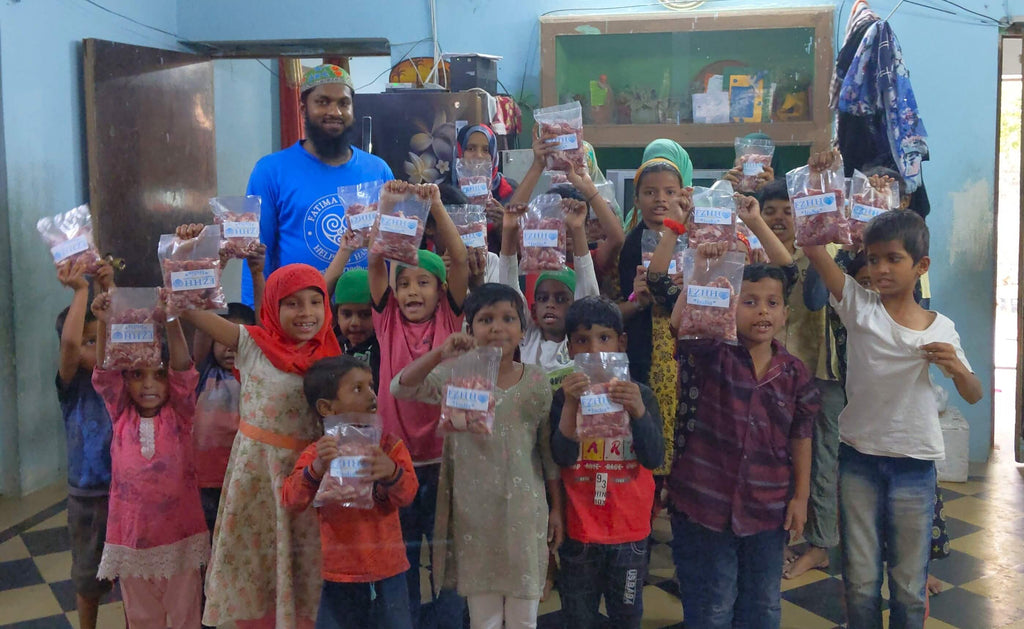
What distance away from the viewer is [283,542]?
2.18m

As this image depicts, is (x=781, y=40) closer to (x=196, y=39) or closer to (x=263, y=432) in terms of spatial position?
(x=196, y=39)

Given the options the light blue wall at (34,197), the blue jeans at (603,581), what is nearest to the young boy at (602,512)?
the blue jeans at (603,581)

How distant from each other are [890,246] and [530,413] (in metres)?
A: 0.99

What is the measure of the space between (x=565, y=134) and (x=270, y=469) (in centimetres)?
122

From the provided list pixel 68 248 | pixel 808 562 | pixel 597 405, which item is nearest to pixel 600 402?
pixel 597 405

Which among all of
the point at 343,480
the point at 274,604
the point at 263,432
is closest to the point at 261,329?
the point at 263,432

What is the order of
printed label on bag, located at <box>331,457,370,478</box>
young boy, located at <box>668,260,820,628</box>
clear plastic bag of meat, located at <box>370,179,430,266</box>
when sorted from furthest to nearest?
clear plastic bag of meat, located at <box>370,179,430,266</box>
young boy, located at <box>668,260,820,628</box>
printed label on bag, located at <box>331,457,370,478</box>

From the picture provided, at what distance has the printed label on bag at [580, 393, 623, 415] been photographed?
2.02m

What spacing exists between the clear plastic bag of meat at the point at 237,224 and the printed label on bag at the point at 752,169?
1448 mm

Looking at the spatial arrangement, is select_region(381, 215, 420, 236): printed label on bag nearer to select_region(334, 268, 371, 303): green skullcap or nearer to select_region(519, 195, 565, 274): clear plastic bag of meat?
select_region(334, 268, 371, 303): green skullcap

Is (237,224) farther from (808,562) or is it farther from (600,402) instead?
(808,562)

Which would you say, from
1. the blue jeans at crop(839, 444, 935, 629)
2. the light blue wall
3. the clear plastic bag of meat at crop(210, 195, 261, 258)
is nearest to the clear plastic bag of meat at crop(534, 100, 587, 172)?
the clear plastic bag of meat at crop(210, 195, 261, 258)

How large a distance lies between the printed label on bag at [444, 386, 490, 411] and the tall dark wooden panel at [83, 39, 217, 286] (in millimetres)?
2978

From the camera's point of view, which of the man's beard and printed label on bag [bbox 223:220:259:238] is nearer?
printed label on bag [bbox 223:220:259:238]
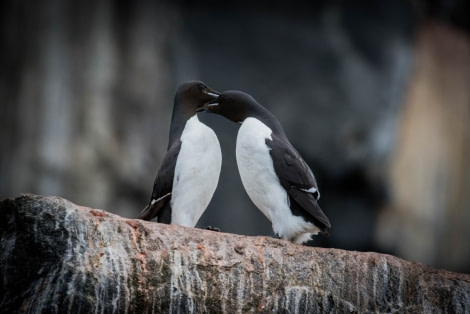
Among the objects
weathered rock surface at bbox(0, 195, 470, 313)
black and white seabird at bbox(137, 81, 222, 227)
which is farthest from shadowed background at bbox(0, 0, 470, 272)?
weathered rock surface at bbox(0, 195, 470, 313)

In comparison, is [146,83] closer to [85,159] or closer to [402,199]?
[85,159]

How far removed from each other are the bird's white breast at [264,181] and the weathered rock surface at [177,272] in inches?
15.3

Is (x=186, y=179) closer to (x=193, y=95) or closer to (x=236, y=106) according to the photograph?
───
*YOUR OBJECTIVE*
Copy each line in full and exactly, omitting any picture.

*PROBLEM SOLUTION*
What distance away from the viewer is [283,542]?
2.18m

As this image depicts, is (x=781, y=40) closer to (x=196, y=39) or closer to (x=263, y=432) in terms of spatial position?
(x=196, y=39)

Given the options the light blue wall at (34,197), the blue jeans at (603,581), what is nearest to the young boy at (602,512)?
the blue jeans at (603,581)

How distant from each other are [890,246] and [530,413] (in metres)?
A: 0.99

What is the measure of the space between (x=565, y=134) and (x=270, y=469) (in centimetres)?
122

From the provided list pixel 68 248 | pixel 808 562 | pixel 597 405, which item is nearest to pixel 600 402?
pixel 597 405

Which among all of
the point at 343,480
the point at 274,604
the point at 263,432
is closest to the point at 261,329?
the point at 263,432

What is the order of
printed label on bag, located at <box>331,457,370,478</box>
young boy, located at <box>668,260,820,628</box>
clear plastic bag of meat, located at <box>370,179,430,266</box>
when sorted from furthest to nearest?
clear plastic bag of meat, located at <box>370,179,430,266</box>
young boy, located at <box>668,260,820,628</box>
printed label on bag, located at <box>331,457,370,478</box>

From the picture provided, at what distance has the printed label on bag at [580, 393, 623, 415] been photographed?
2.02m

What spacing exists between the clear plastic bag of meat at the point at 237,224 and the printed label on bag at the point at 752,169?
1448 mm

Looking at the spatial arrangement, is select_region(381, 215, 420, 236): printed label on bag nearer to select_region(334, 268, 371, 303): green skullcap or nearer to select_region(519, 195, 565, 274): clear plastic bag of meat?
select_region(334, 268, 371, 303): green skullcap

Is (237,224) farther from (808,562) or is it farther from (600,402) instead?
(808,562)

Which would you say, from
1. the blue jeans at crop(839, 444, 935, 629)
2. the light blue wall
3. the clear plastic bag of meat at crop(210, 195, 261, 258)
is nearest to the clear plastic bag of meat at crop(534, 100, 587, 172)?
the clear plastic bag of meat at crop(210, 195, 261, 258)

How large a distance lies between the printed label on bag at [444, 386, 490, 411] and the tall dark wooden panel at [83, 39, 217, 286] (in millimetres)?
2978

From the camera's point of view, which of the man's beard and printed label on bag [bbox 223:220:259:238] is nearer?
printed label on bag [bbox 223:220:259:238]
Among the objects
weathered rock surface at bbox(0, 195, 470, 313)
black and white seabird at bbox(137, 81, 222, 227)
which is farthest from shadowed background at bbox(0, 0, 470, 272)?
weathered rock surface at bbox(0, 195, 470, 313)

In comparison, is [146,83] closer to [85,159] or closer to [402,199]?
[85,159]

How far removed from each other are the bird's white breast at [264,181] and the weathered rock surface at [177,272] in inches?
15.3

Is (x=186, y=179) closer to (x=193, y=95) or closer to (x=236, y=106) according to the photograph?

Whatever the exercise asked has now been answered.